本文 ->
------------------------------
家庭医学館 「遠位性ミオパチー」の解説
えんいせいみおぱちーまっしょうせいみおぱちー【遠位性ミオパチー(末梢性ミオパチー) Distalmyopathy】
ミオパチー(「神経筋疾患とは」)は、肩、腰などの近位筋(きんいきん)(心臓に近い筋肉)に、また、末梢神経障害(まっしょうしんけいしょうがい)による筋肉の異常は、手足の末端などの遠位筋(えんいきん)(心臓から遠い筋肉)におこるのが原則です。
この原則に反し、ミオパチーなのに遠位筋が障害されることがあります。これを遠位性ミオパチーといい、日本では、三好型(みよしがた)遠位性筋ジストロフィーと空胞変性(くうほうへんせい)をともなった遠位性ミオパチー(DMRV)の2つが見つかっています。
両方とも思春期に発症し、常染色体劣性遺伝(じょうせんしょくたいれっせいいでん)します。
三好型では、2番染色体に異常遺伝子があることが最近明らかになりましたが、この遺伝子がつくる異常たんぱくは、まだわかっていません。
DMRVの遺伝子はまだ見つかっていません。
------------------------------
元データ ->
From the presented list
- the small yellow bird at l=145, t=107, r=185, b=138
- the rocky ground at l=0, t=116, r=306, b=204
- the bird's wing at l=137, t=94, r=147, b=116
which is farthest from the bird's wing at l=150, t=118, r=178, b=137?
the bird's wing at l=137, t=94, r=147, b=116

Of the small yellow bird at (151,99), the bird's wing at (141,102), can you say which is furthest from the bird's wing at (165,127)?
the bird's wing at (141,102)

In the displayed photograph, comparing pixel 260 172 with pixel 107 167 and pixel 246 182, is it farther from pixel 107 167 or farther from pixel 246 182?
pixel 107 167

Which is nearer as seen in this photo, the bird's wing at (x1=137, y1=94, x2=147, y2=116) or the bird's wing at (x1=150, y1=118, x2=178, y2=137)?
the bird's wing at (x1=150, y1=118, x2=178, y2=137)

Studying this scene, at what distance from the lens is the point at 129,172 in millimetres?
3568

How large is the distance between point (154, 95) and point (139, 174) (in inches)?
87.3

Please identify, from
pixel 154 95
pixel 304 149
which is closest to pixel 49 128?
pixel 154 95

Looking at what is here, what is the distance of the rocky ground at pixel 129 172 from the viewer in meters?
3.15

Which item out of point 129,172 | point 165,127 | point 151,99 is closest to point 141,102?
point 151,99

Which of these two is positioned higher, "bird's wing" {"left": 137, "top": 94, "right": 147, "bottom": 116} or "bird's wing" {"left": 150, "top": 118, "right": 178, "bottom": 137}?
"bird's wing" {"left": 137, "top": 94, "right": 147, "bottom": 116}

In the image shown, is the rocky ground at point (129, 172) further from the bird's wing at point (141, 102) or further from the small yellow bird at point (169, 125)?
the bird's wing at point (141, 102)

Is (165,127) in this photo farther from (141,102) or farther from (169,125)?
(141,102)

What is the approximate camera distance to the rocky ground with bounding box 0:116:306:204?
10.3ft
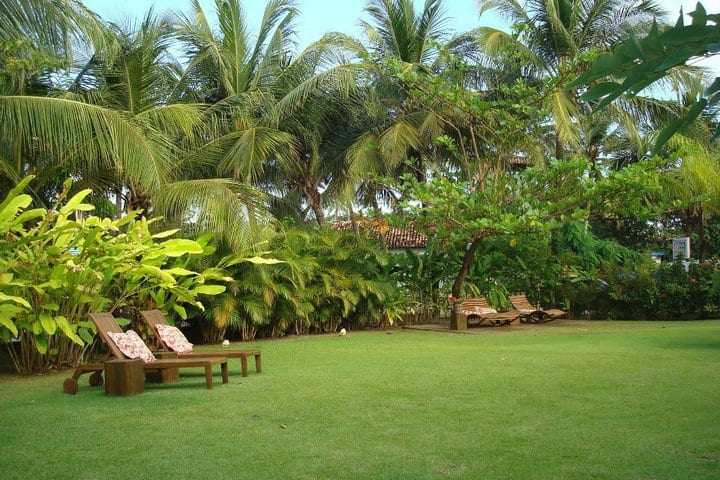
------------------------------
やること ->
A – 遠位性ミオパチーの解説のうち、直後の括弧内にひらがなで読みが添えられている語をすべて挙げる。
B – 遠位性ミオパチーの解説を、最後の文の後から書き足してください。
記録は遠位性ミオパチーの解説とは無関係である。

各課題の解答 ->
A – 近位筋、末梢神経障害、遠位筋、三好型、空胞変性、常染色体劣性遺伝

B –
[症状]
三好型は、ふくらはぎから障害されるので、つま先立ちができなくなります。DMRVは、膝(ひざ)から下の前面筋(前脛骨筋(ぜんけいこつきん)など)が障害されるので、つま先を上げられなくなり、つまずきやすくなります。
[検査と診断]
筋肉を微量採取して顕微鏡でみる筋生検(きんせいけん)が決め手になります。DMRVでは、空胞変性がみえます。
血液中のCK(クレアチンキナーゼ(「CK(クレアチンキナーゼ)〔CPK(クレアチンホスホキナーゼ)〕」))は、三好型では高値を、DMRVではやや高値を示します。筋電図検査は、DMRVでは筋原性(きんげんせい)変化に加え、神経原性(しんけいげんせい)変化の所見も認められるのがふつうです。
[治療]
残念ながら、治療法はまだなく、症状を和らげる対症療法が中心になります。